__What to do__: Produce a verbatim transcription of the entries, with all pictures omitted.

Short text fragments from websites:
/---

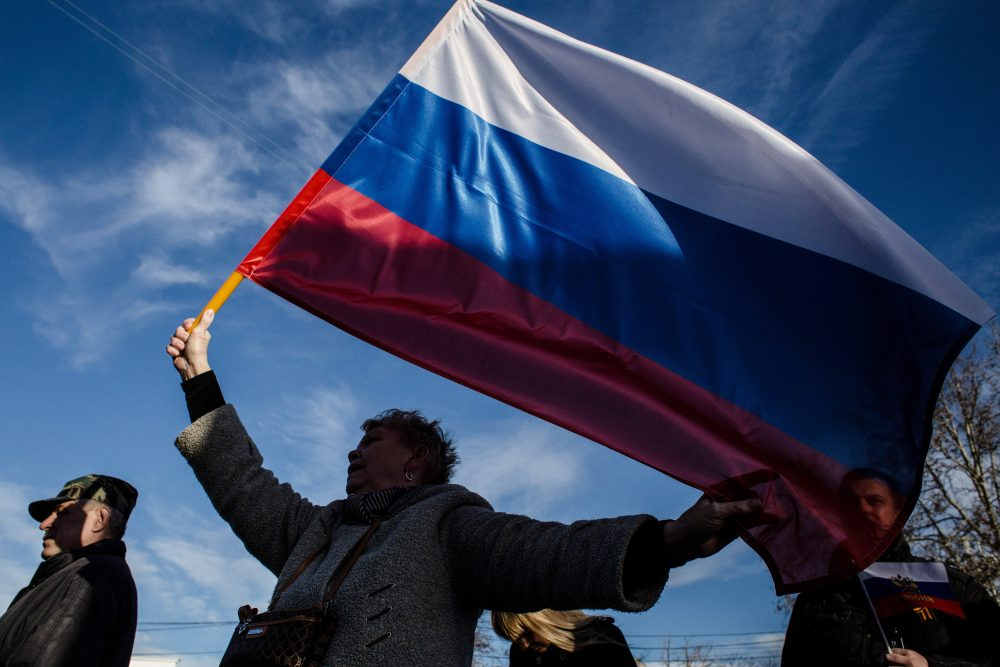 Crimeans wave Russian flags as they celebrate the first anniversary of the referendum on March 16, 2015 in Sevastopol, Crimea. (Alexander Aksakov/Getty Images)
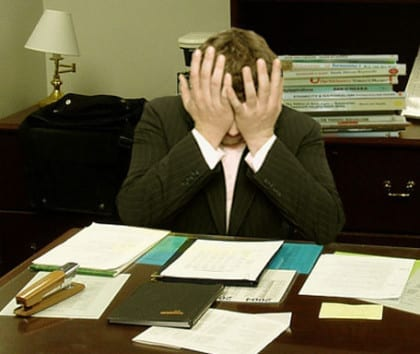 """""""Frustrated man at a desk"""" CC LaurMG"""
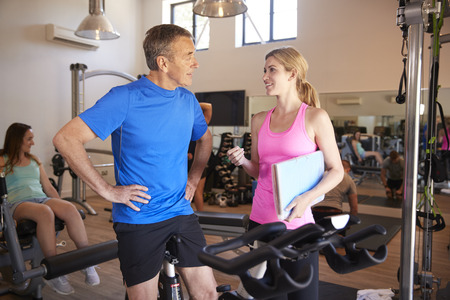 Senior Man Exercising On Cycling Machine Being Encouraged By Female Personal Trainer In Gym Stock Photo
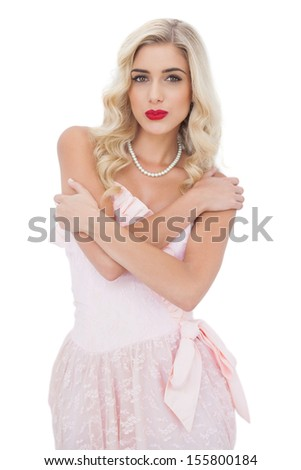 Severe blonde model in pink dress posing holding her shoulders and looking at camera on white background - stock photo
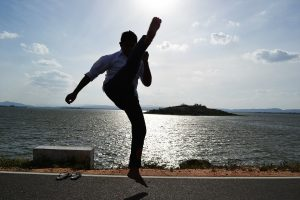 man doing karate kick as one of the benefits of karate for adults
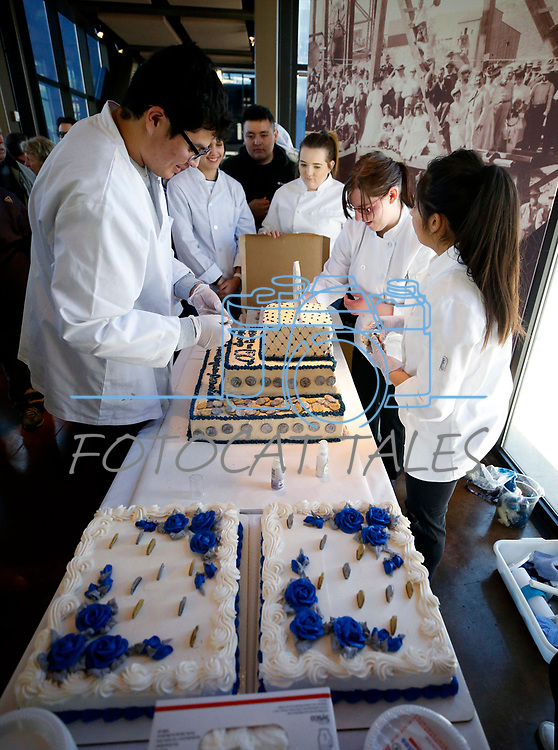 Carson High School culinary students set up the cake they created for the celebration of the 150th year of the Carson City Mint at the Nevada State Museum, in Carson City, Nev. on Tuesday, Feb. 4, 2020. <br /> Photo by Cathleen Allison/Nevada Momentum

\---

__Result of the exercise__:
 Crimeans wave Russian flags as they celebrate the first anniversary of the referendum on March 16, 2015 in Sevastopol, Crimea. (Alexander Aksakov/Getty Images)
 """""""Frustrated man at a desk"""" CC LaurMG"""
 Senior Man Exercising On Cycling Machine Being Encouraged By Female Personal Trainer In Gym Stock Photo
 Severe blonde model in pink dress posing holding her shoulders and looking at camera on white background - stock photo
 man doing karate kick as one of the benefits of karate for adults
 Carson High School culinary students set up the cake they created for the celebration of the 150th year of the Carson City Mint at the Nevada State Museum, in Carson City, Nev. on Tuesday, Feb. 4, 2020. <br /> Photo by Cathleen Allison/Nevada Momentum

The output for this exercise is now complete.